Haarspray-Werbung: Schön für die Scheidung
Wer sich um seine Haare kümmert, muss nicht mehr auf einen Mann als Belohnung setzen. Das zeigt die Neuauflage einer ikonischen Haarspray-Werbung.
„Hamburg, 8.30 Uhr. Wieder mal Regen. Perfekter Halt fürs Haar …“ Und so weiter. Besagtes Spray verklebte das Haupt damals derartig effektiv, dass Frauen endlich vielfliegend die Welt erobern konnten.
Heute hilft die gleiche Marke bei einem anderen Problem. In einem recht neuen Werbespot bringt eine Frau ihr Cabrio vor einem großen Gebäude zum Stehen, sprüht sich den Schopf ein, stöckelt die Treppe hinauf zu einer Anwalts-Sister im Businesssuit, entledigt sich dabei ihres Eherings, und wirft dem designierten Ex einen triumphierenden Blick zu: Mit diesem Haarspray kann man sich scheiden lassen. Haare gut, Mann weg, alles gut.
Die dekorative Kosmetik, deren Narrativ im Werbespot bis dahin stets mit der heteronormativen Zweierbeziehung abschloss, ist somit auf einem neuen Level. Das Happy End der Dramaturgie lockt erstmals nicht mehr mit einem Mann als Belohnung für das (dank des Produkts) gute Aussehen. Sondern mit der Trennung von jenem Mann, der einem in sämtlichen Spots zuvor noch brav hinterhergeguckt hatte.
Wenn Werbung auch nur im Entferntesten die Gesellschaft abbildet, könnte das ein Zeichen für einen Wandel sein. Es gibt zwar schon länger Kosmetikspots, in denen Freundinnen sich (partysausend) selbst genügen, eine große Marke wirbt zudem seit Jahrzehnten mit dem Claim „Weil ich es mir wert bin“ und impliziert damit die Unabhängigkeit vom Urteil anderer.
Doch die Trennung als solche, die mithilfe von Anwält:innen vollzogen wird, war noch nie Teil des kosmetischen Heilsversprechens. „Schöner“-machende Produkte stellten stets die glückliche Liebe, nicht den glücklichen Single in Aussicht: Glück bedeutete (irreale) Beziehung.

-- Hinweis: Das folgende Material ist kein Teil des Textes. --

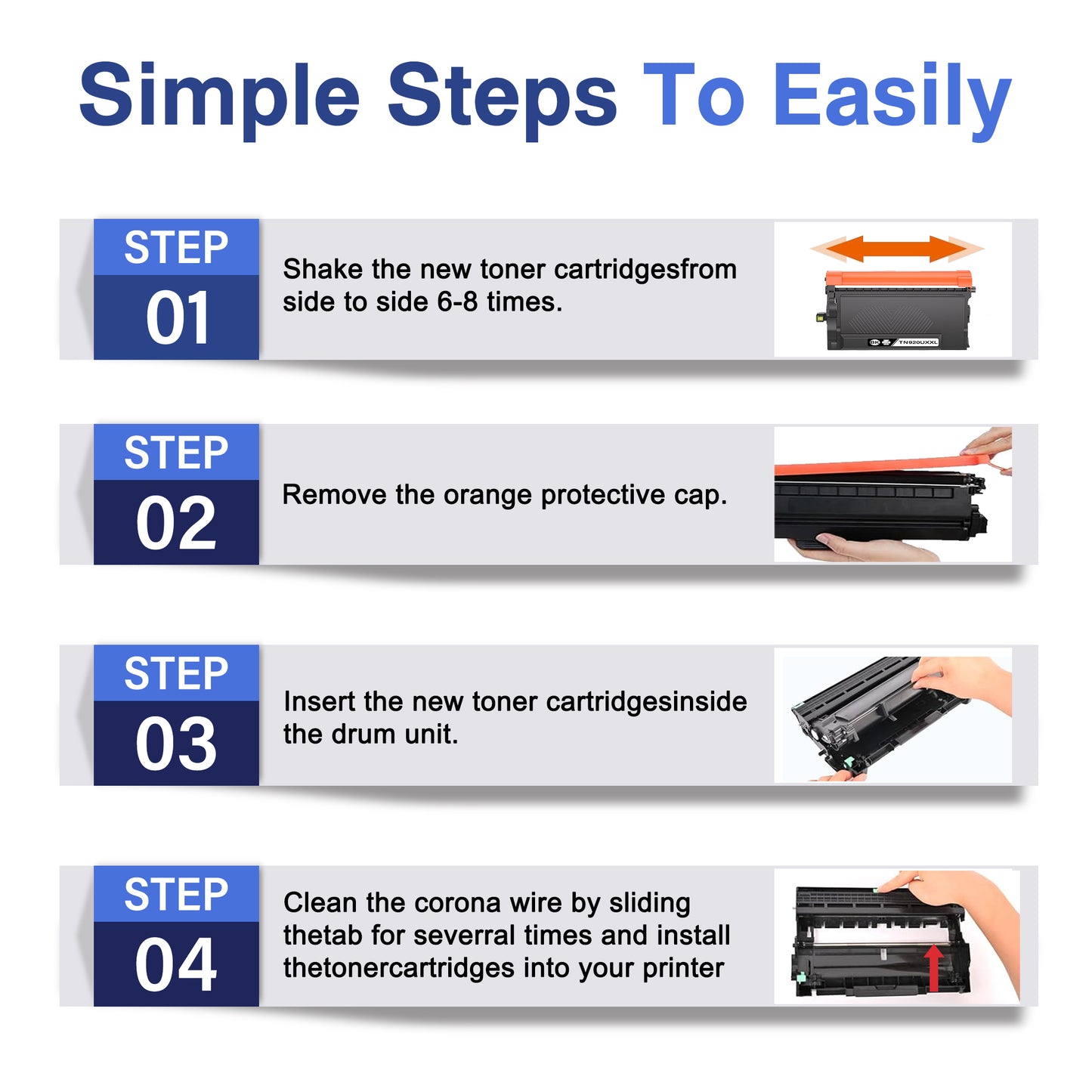 Simple Steps To Easily

STEP
01

Shake the new toner cartridgesfrom side to side 6-8 times.

BK TN920UXXL

STEP
02

Remove the orange protective cap.

STEP
03

Insert the new toner cartridgesinside the drum unit.

STEP
04

Clean the corona wire by sliding thetab for severral times and install thetonercartridges into your printer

Einzig in Weingummi-Spots knabberte schon mal ein Häschen tröstend das Foto des gemeinen Exfreunds an, und liebeskummerige Freundinnen schenkten sich Schokolade.
Dass seit einer Weile eine „Monatshygiene“-Marke auf schon lange geäußerte Kritik eingegangen ist, und in Werbespots statt blauer „Ersatzflüssigkeit“ rotes Zeug in die Binde gießt, um zu beweisen, wie dicht sie hält, passt zum Ringen nach mehr Realität. (Nur adelige Frauen finden das eventuell nicht gerecht, weil sie sich mit der blauen Tinktur gut repräsentiert gefühlt hatten…) Reale Körperflüssigkeitsdarstellungen auch in Babywindelspots Einzug halten zu lassen, steht jedenfalls noch an.